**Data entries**
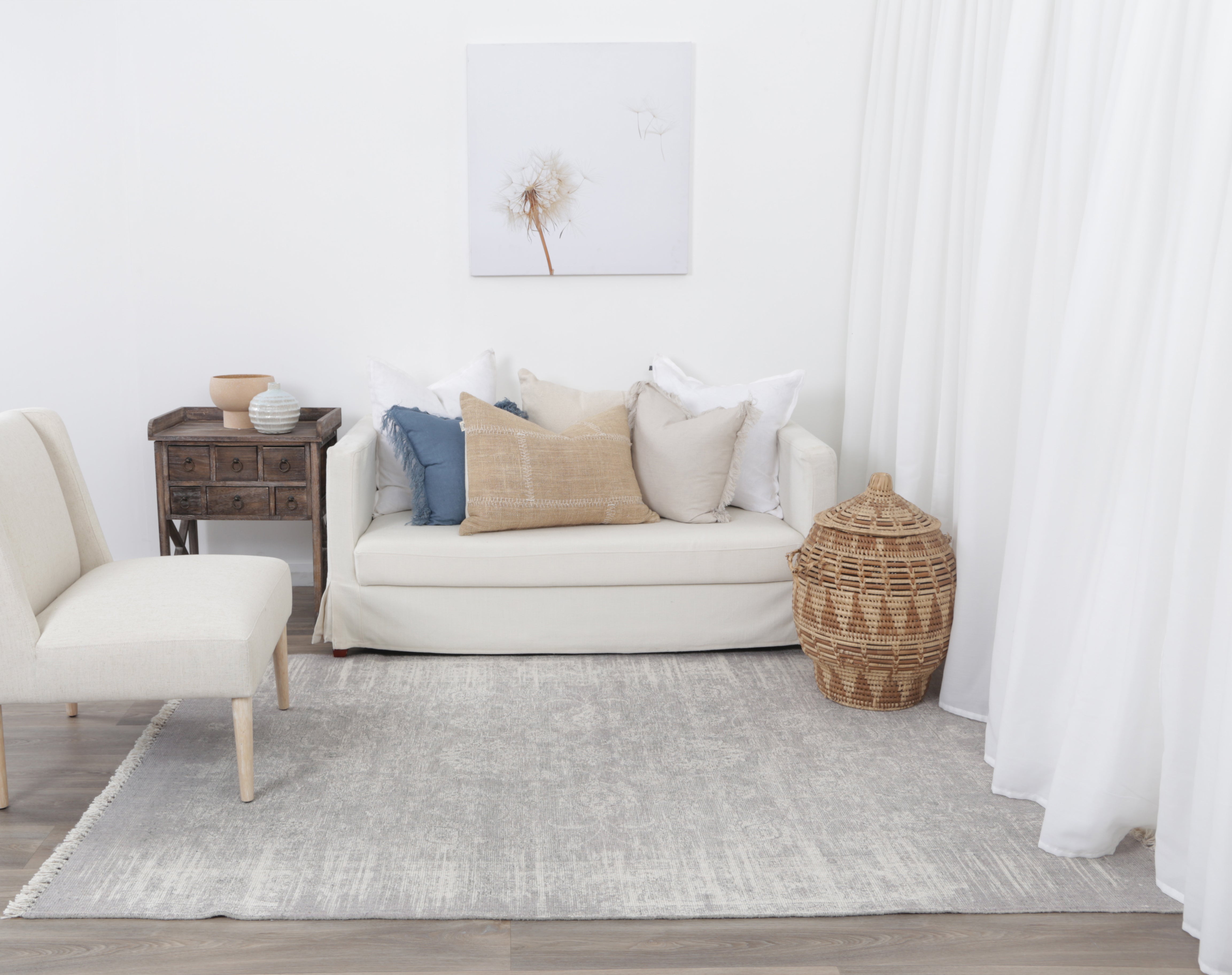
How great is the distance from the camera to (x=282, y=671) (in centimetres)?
275

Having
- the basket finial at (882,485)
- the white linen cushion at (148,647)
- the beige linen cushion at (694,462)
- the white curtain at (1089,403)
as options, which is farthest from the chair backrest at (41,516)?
the white curtain at (1089,403)

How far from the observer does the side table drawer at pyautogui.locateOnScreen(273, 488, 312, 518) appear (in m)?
3.41

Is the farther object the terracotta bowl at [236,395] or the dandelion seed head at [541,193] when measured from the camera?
the dandelion seed head at [541,193]

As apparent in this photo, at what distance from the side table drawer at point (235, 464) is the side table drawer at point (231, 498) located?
20 mm

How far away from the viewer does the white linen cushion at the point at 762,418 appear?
3.44 m

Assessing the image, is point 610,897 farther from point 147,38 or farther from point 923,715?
point 147,38

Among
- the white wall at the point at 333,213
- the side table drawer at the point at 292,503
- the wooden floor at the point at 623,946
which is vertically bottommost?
the wooden floor at the point at 623,946

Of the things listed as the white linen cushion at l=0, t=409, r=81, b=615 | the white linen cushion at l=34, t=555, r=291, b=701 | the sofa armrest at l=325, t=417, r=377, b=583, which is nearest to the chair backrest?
the white linen cushion at l=0, t=409, r=81, b=615

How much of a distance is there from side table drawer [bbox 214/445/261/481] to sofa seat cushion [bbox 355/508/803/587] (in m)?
0.52

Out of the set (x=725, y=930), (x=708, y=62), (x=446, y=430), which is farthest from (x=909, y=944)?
(x=708, y=62)

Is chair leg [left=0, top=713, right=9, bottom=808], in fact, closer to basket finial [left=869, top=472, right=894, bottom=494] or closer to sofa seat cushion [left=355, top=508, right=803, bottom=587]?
sofa seat cushion [left=355, top=508, right=803, bottom=587]

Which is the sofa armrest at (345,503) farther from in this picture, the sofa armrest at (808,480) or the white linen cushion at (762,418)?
the sofa armrest at (808,480)

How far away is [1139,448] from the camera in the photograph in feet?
6.42

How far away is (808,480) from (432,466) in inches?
45.9
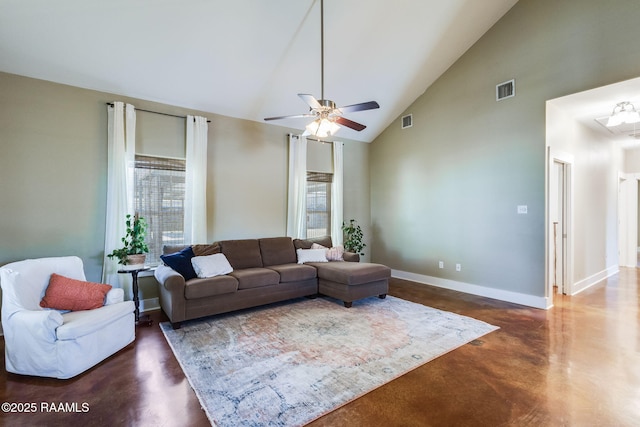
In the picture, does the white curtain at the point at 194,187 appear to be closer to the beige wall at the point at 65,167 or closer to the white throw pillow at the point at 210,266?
the beige wall at the point at 65,167

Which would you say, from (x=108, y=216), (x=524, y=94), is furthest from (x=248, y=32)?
(x=524, y=94)

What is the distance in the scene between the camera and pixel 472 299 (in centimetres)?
473

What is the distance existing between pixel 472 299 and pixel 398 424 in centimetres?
335

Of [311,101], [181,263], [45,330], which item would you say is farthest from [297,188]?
[45,330]

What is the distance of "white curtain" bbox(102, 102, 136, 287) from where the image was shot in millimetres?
3904

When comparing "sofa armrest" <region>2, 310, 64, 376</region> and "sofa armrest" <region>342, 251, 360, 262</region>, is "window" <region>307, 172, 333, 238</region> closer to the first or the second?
"sofa armrest" <region>342, 251, 360, 262</region>

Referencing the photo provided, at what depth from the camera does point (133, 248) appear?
150 inches

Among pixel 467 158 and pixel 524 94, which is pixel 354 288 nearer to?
pixel 467 158

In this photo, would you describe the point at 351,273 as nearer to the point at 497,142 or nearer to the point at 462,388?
the point at 462,388


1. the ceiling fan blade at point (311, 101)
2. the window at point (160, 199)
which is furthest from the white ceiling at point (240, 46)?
the ceiling fan blade at point (311, 101)

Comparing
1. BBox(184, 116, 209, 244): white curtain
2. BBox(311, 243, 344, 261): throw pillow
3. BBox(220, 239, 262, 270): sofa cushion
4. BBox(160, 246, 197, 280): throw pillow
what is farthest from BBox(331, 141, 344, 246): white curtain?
BBox(160, 246, 197, 280): throw pillow

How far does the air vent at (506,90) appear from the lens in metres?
4.49

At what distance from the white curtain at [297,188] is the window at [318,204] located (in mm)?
362

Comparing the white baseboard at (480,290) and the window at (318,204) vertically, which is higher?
the window at (318,204)
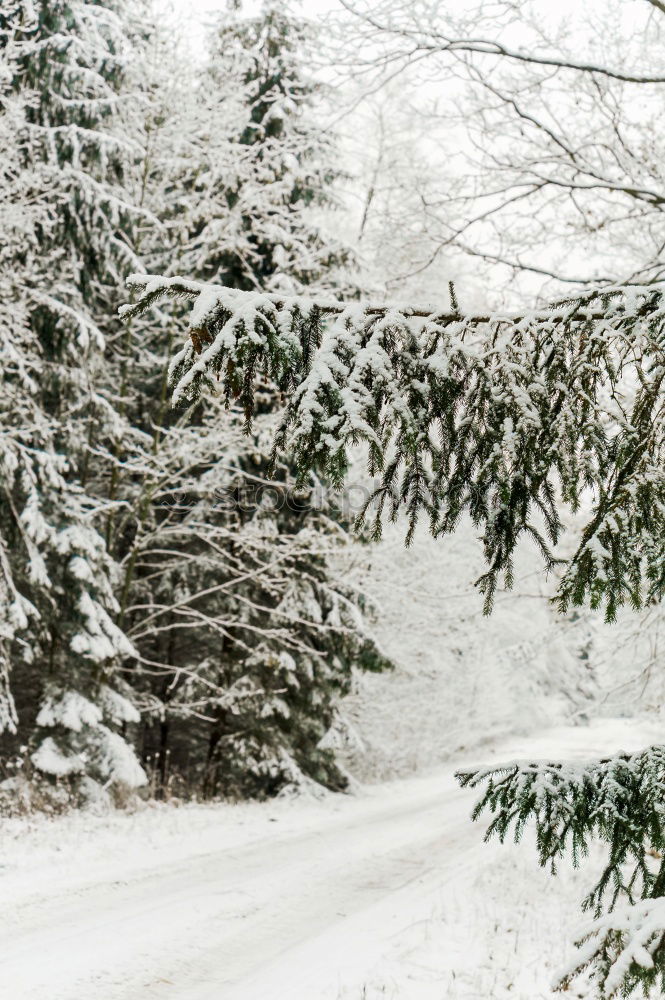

**Objective**
Please find every line in the records above that contains the string "dandelion", matching case, and copy each of those lines.

**Finished answer**
Is the farther object the terracotta bowl at [236,395] or the dandelion seed head at [541,193] when measured from the camera?
the dandelion seed head at [541,193]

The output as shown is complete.